One rule Prism stands firm on, she said, is that it will not discount group business that is booking now or rebooking for later.

“This is a short-term impact that is occurring right now; it does not merit us needing to discount that business down the road,” she said.

However, “if you are showing empathy for their situation, they are far more likely to show empathy for ours,” she said.

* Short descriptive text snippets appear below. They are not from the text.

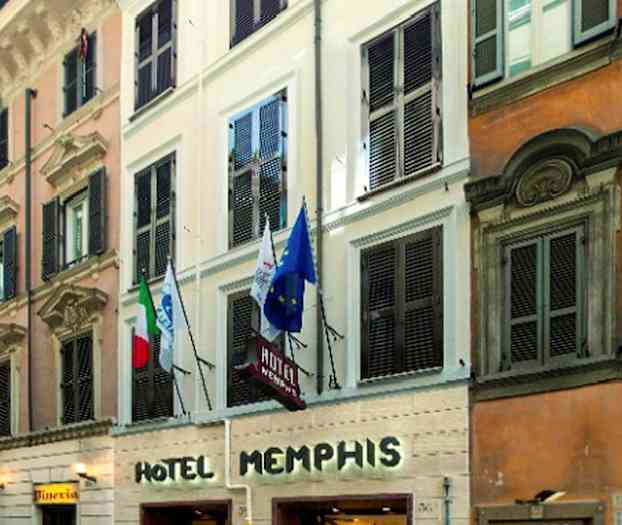 Fasaden til Hotel Memphis med inngang i gateplan og flagg synlige over. (AI-generert tekst)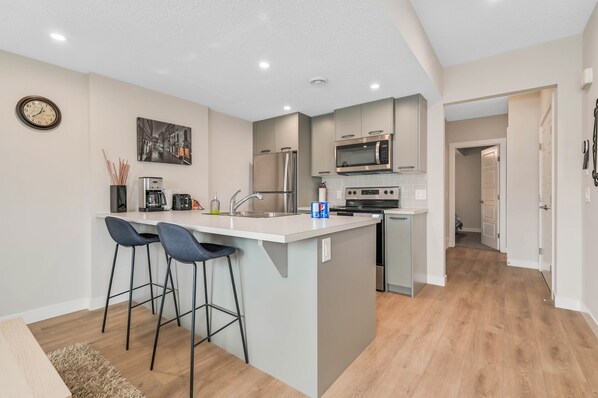 A modern kitchen with a central island, bar stools, stainless steel appliances, and a clock on the wall.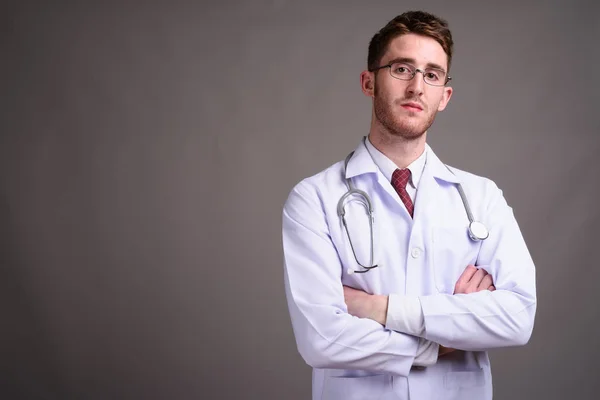 Jovem bonito homem médico vestindo óculos contra backgr cinza — Fotografia de Stock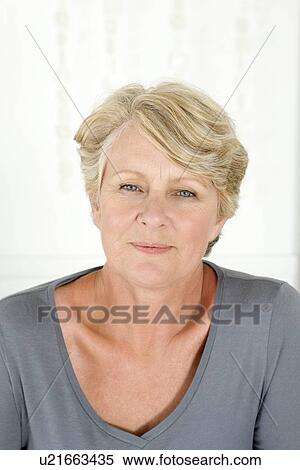 Stock Photography - Close up of smiling older womans face. Fotosearch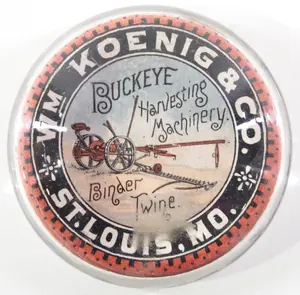 Buckeye Harvesting Machines paperweight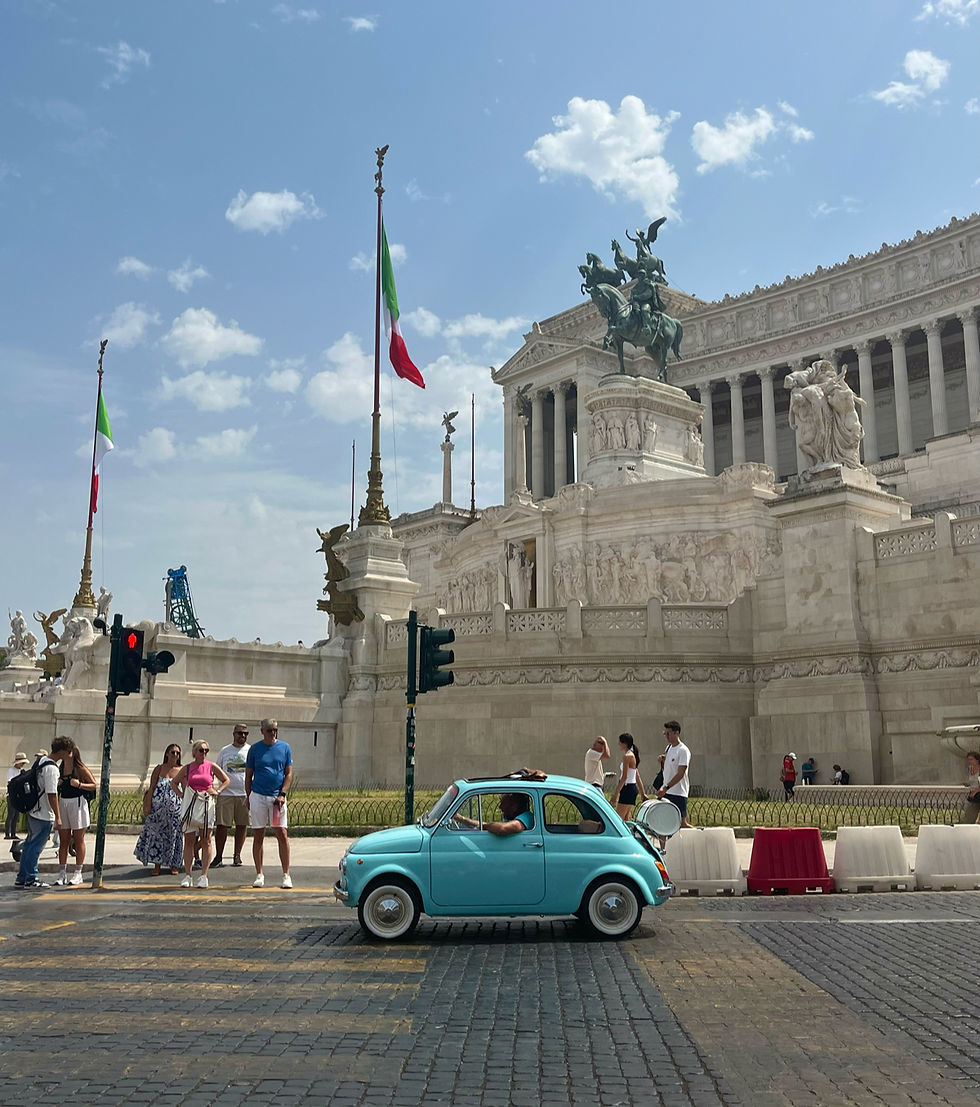 Small blue Fiat driving past the Altare della Patria in Rome.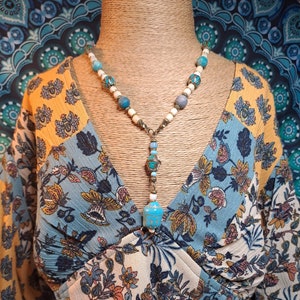 Pode incluir: Um colar de contas turquesa e branco com um pingente que apresenta um amuleto com padrão turquesa e branco. O colar é exibido em um manequim que usa uma blusa com estampa floral azul e amarela.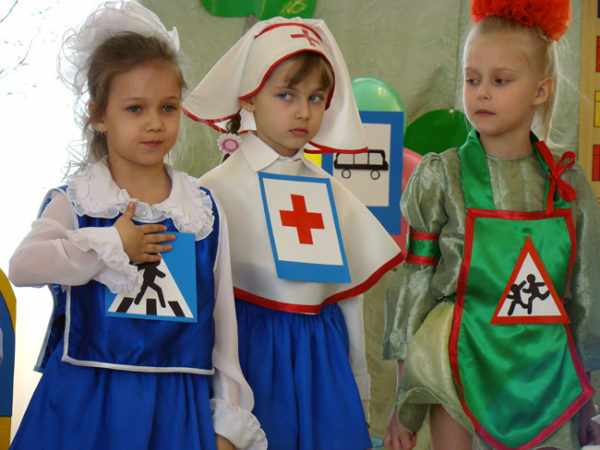Три девочки в костюмах со знаками дорожного движения на груди участвуют в представлении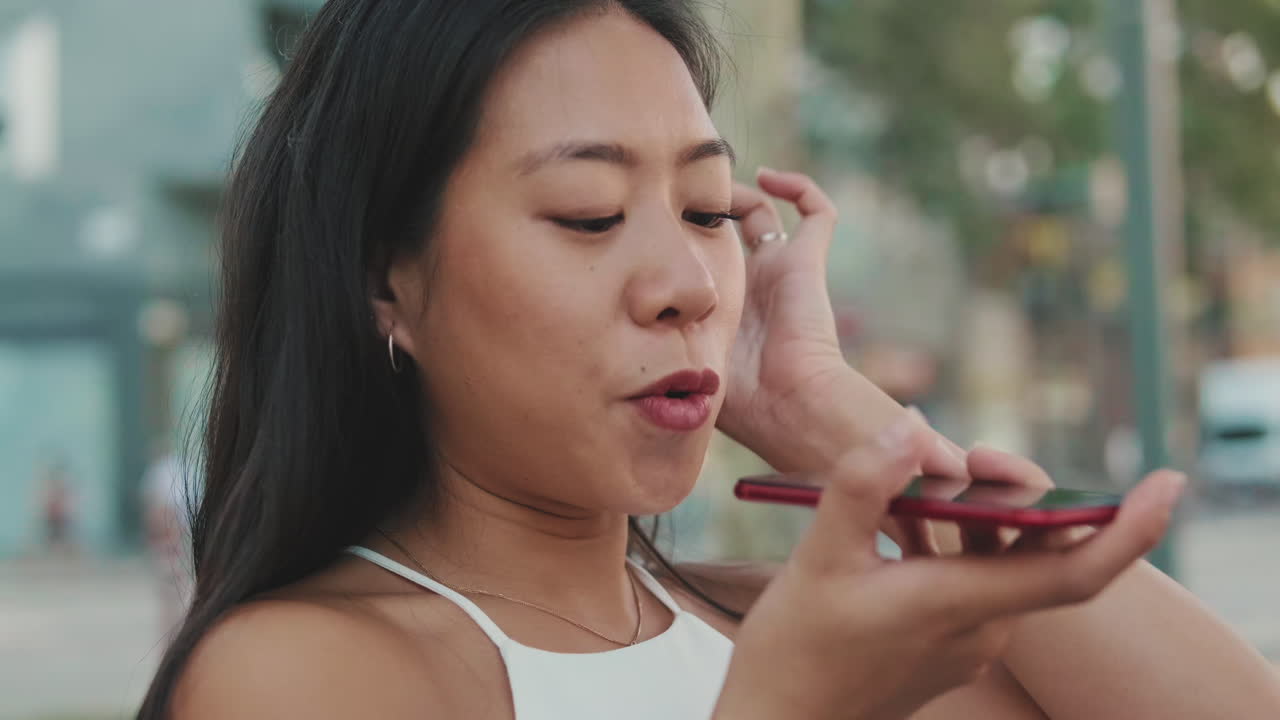 Young Asian Woman Talking on Phone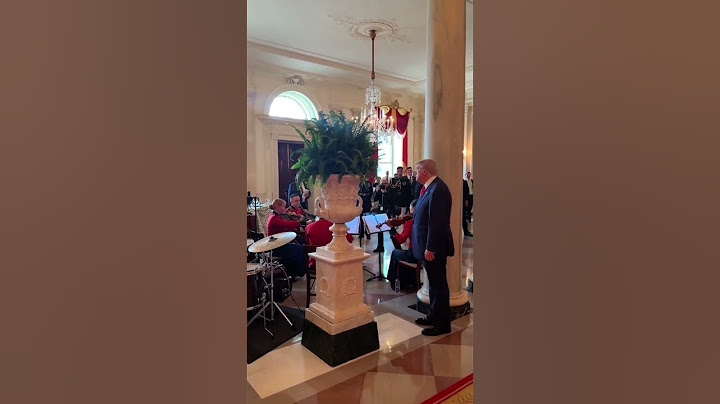 Trump conducts United States Marine Band as they play God Bless America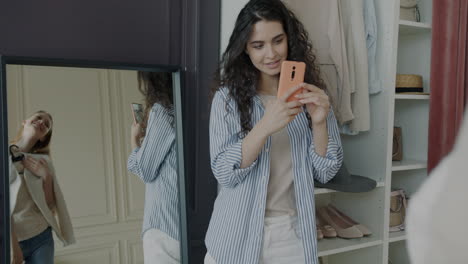 woman trying on clothes with a friend in a dressing room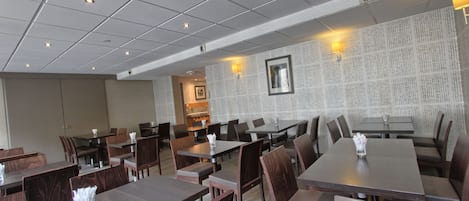 Un restaurant avec plusieurs tables et chaises, un mur décoré de motifs et des luminaires au plafond.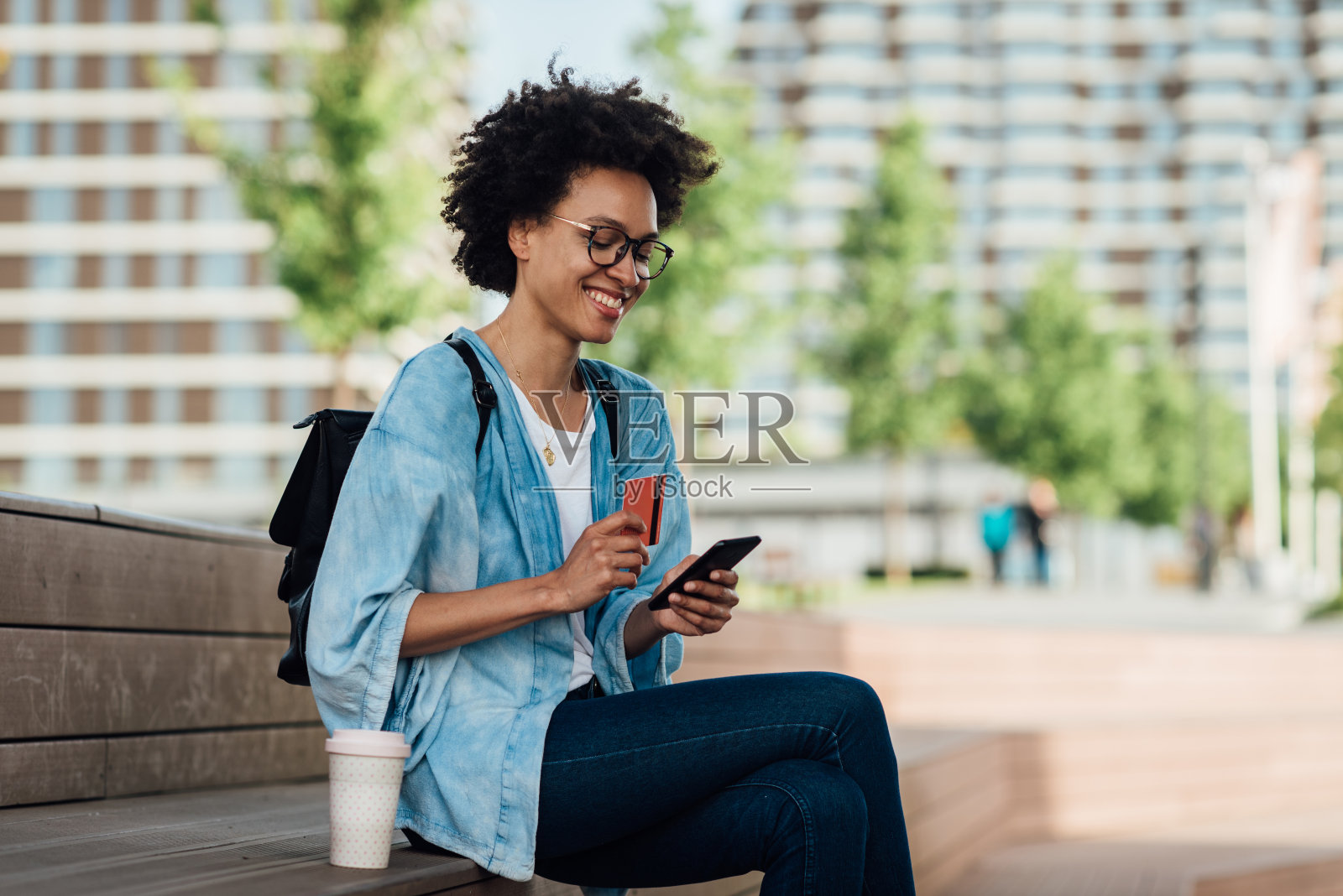 非洲裔美国年轻女子在网上购物和享受在码头照片摄影图片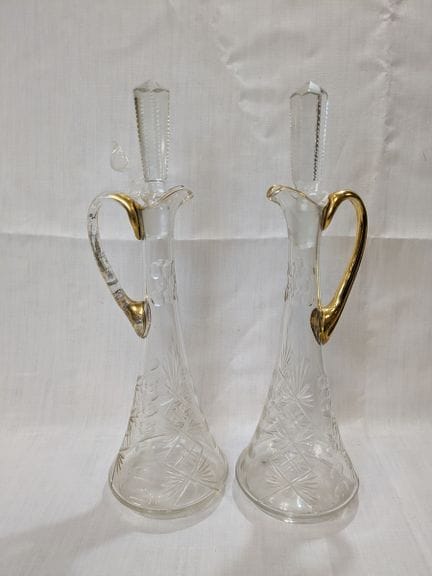 Pair of cut crystal ewers, partially gilded. Heigh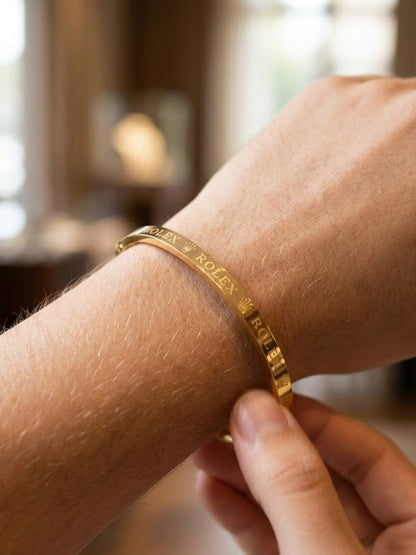 Close-up view of premium artificial Premium Gold-Plated Crown Engraved Bangle | Minimalist Designer Cuff Bracelet for Men & Women by Innovate Art Impex.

“Our COO (Mark Van Amerongen) keeps using a quote: ‘In times of adversity, character is not built but revealed.’ How we are working with our customers and how they are working with us is how relationships and partnerships are built.”

Bright side

Fernandes said one of the bright spots for Terranea during these challenging times has been the relationships that have been strengthened.

“The positive side I’ve seen with our team has been a heightened sense of camaraderie. The storm is here. This is where we’re tested. Everybody is banding together. … Nobody has all the answers, but we’re becoming agile and nimble, and finding that creativity is at a heightened level,” he said.

“We’ve always had great relationships (with our guests), and those have been fortified even further now that everyone is in the same boat. This is not a Terranea problem; it’s a global problem that needs to be addressed and resolved. … It’s too critical for hospitality not to come back in a speedy format, and get to some level of recovery. Everybody is focused on that: How do we get bigger and stronger?”

The hoteliers all expressed confidence that hospitality and travel will rebound and strengthen quickly once health concerns are abated.

“We are actively working on what our business plan looks like when this is over,” Casiero said. “This will not last forever. This, too, shall pass. We’ll be back to doing business, and will have learned something very valuable.”